これについての佐藤さんのインタビューがここで読めます。
http://www.newsdigest.fr/newsfr/content/view/4593/83/
ここにあるように、佐藤さんは、日本の音大のxx先生門下などという家元メンタリティとはかけ離れたユニークな存在です。
今回の3曲は最初が犠牲者の鎮魂のため、次が、明るさを強調、最後が若い時の佐藤さんを救い、これを指揮するために指揮者になったというモーツァルトの40番です。
この第一楽章のメインテーマは、多分世界でも最もポピュラーなクラシックのメロディかもしれません。
今ではネット上で、いろいろな指揮者の演奏が聴き比べできます。
ある意味、その指揮者の人生観、あるいは、人生そのものがどんなものだったかが見えてくるような曲です。
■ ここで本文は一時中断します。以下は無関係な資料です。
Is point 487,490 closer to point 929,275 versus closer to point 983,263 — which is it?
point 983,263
というのは、交響曲の第一楽章のメインテーマというには珍しく、息の短い動きだからです。
「疾走する悲しみ」だったか、小林秀雄による有名な形容(正確には弦楽五重奏の方ですが)もありますが、私にはそうは思えません。
喘ぐような、とか、メランコリックなとかとも違います。
この最初のラソソ、ラソソ、ラソソミーという部分、
私にはバロック・ダンスのジュテのパが思い浮かびます。
ジュテ、ジュテ、コントルタン
です。
このテーマが二度目に裏側からこっそり出てくる時はもうその明らかな感じはなくなるのですが。
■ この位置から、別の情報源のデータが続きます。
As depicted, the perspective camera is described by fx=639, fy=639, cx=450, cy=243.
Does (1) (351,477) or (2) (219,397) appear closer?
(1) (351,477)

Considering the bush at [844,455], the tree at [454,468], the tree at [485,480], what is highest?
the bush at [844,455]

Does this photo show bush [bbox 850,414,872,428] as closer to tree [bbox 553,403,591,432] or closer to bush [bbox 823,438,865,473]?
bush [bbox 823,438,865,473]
非常にマニエリスム的で職人的な技の積み重ねですが、それが暴走していくのがスリリングです。
第三楽章のメヌエットは、この文脈ではダンス曲の原形から離れて、やはりマニエリスム的な独立した器楽曲だと思われていますが、
この変則的なメヌエットも、コントルタンをふんだんに使って、変則的で複雑な交差図形を床に描けそうな、脳内ダンスの楽しみがあります。
この交響曲はダンスを内包していて身体感覚を揺さぶってくれるからこそ、再生の力を持っているのではないでしょうか。